Page excerpt:
Second Place | Rachel Cusk #GBRfiction

Second Place by Rachel Cusk

I once told you, Jeffers, about the time I met the devil on a train leaving Paris, and about how after that meeting the evil that usually lies undisturbed beneath the surface of things rose up and disgorged itself over every part of life.

Second Place was my very first Rachel Cusk.

Her work has been on my radar for years, but I had steered clear because I thought her work might be too over-wrought or angsty for my taste. Those of you who have followed this blog for a while, know all too well that I have a fairly highly threshold for over-wrought and angsty! But for a while, I feared that Second Place would exceed said threshold with ease.

I put it aside for a week or so, then tried again.

I was in holiday mode for the second attempt. This time I lapped up all the angst and self-conscious anxiety and over-thinking about art and solitude, life and death. It felt like reading someone’s personal journal where they spilled out all their insecurities and worked through their various emotional states, finally coming across some hard won lessons learnt.

Cusk’s narrator, M, is a middle aged woman, twice married and a chronic sufferer of doubt and personal examination. She takes things to heart, is overly sensitive and over-thinks pretty much everything. She is very conscious of her place as a female in a male-dominated society. She worries about fate and destiny, image and privacy, being seen (and therefore heard and understood by another) and being invisible. I’m not sure where the disgorged evil fitted in though, that permeated every layer of her life. Her life was complicated and messy at times, and made more so by the decisions and choices she made, but evil? Perhaps, Cusk was flagging from the very first sentence, M’s tendency towards being over-dramatic.

I drifted around like a vagrant spirit, cast out of the home of myself to be buffeted by every word and mood and whim of other people!

This book will not be for everyone, and there were times when I thought it would not be for me. But the psychological tension that Cusk created between M, her husband, her daughter and partner and the egotistical artist, L, was quite enthralling by the end.

L was invited by M to stay on her property, in the second place, separated ‘by a glade of trees‘ from the main house, to paint. I wondered, was this going to be a case of paint by alphabet, rather than numbers? But curiously, everyone else was given a name – Tony, Justine, Kurt and Brett, the young woman who turned up with L, unannounced. I’m sure there was a reason for this, but I do not know what that reason was.

Much of the melodrama existed inside M’s head. Although L did seem to be a manipulative, mean sort of fellow as described by M. There was obviously some past relationship trauma that M was working through and L appeared to have the power to push those buttons.

Halfway through the book, I stopped to have a rant in my own book journal about femininity, thanks to M’s comment about her daughter, Justine.

I suspected that she was engaged in the pointless squandering of her femininity.

I found it to be a very provocative statement.

At first glance, I understood exactly what she meant. When young, often to avoid the male gaze, women (me) deliberately dressed, acted & styled themselves to be unattractive or masculine or earthy. Obviously it ended up drawing it’s own unwanted attentions, as so many men (still) seem to think it is their god-given right to comment on a woman’s appearance, whether they know her or not.

Data section:
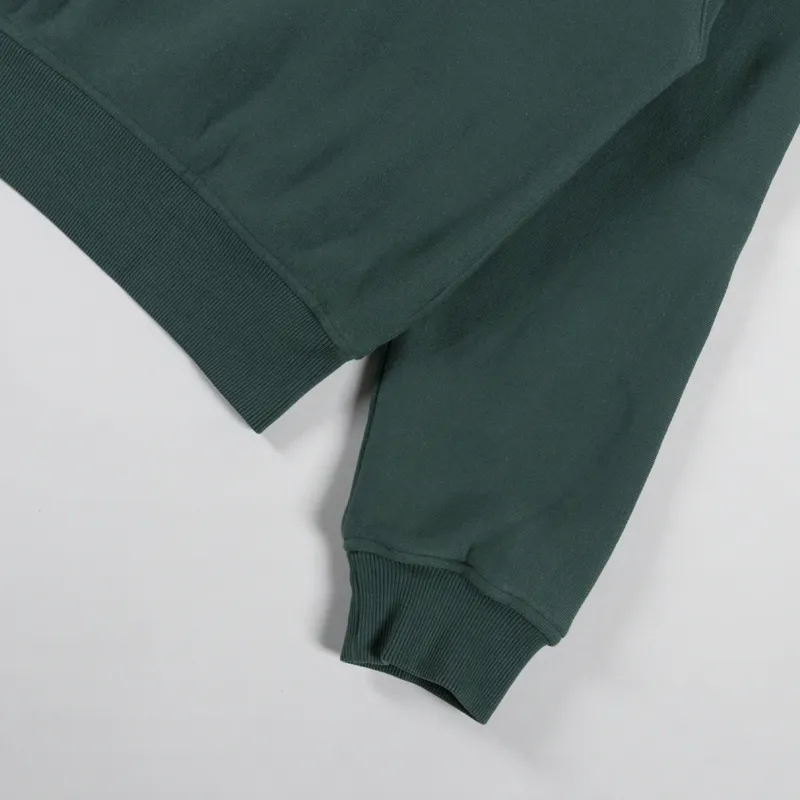 Patta Classic Zip Up Hooded Sweater Bistro Green-9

Exercise prompt: Pick up the review of Rachel Cusk's Second Place after its last sentence and continue it.

Reply to the task:
But then what is femininity? Who defines it?

Isn’t much of our idea about femininity actually something that comes from what men (and the media) think is desirable and alluring in women? And if femininity does exist as something for women to own, then it must mean something different for every woman, for it to be a truly meaningful thing. So does squandering one’s femininity mean being unaware of it? Or is it when you deliberately chose not to embrace the culturally accepted definition of femininity? Or was this a case of an older woman trying to impose her ideas of femininity on a younger one? Or simply a mother seeing her daughter go through the same awkward stages as herself?

As it turned out, this was not the only comment I found provocative. This post could be pages long with my personal reflections and responses on parent/child relationships, how we give up our power to other people, marriage and love, the nature of fear, what is beauty, art and suffering, finding personal meaning in other people’s art, and our attachment to telling, and retelling, the stories of our life.

I believe that as a rule children don’t care for their parents’ truths and have long since made up their own minds, or have formulated false beliefs from which from which they can never be persuaded, since their whole conception of reality is founded on them.

It made me Duck, Duck, Go Cusk.

I discovered she is almost exactly one year old than me. She too, is twice married (like her narrator, M) and a mother of daughters. She is now married to an artist. She was born in Canada but has lived most of her life in the UK. It was apparent that a lot of Cusk’s personal stuff influenced or embedded itself into this story in one way or another. She explores the universal in the personal. Which is how she seems to write. Phrases like ‘representing the female experience‘, ‘transcendental reflections‘ and ‘technical originality‘ are used to her describe her work.

But who is Jeffers?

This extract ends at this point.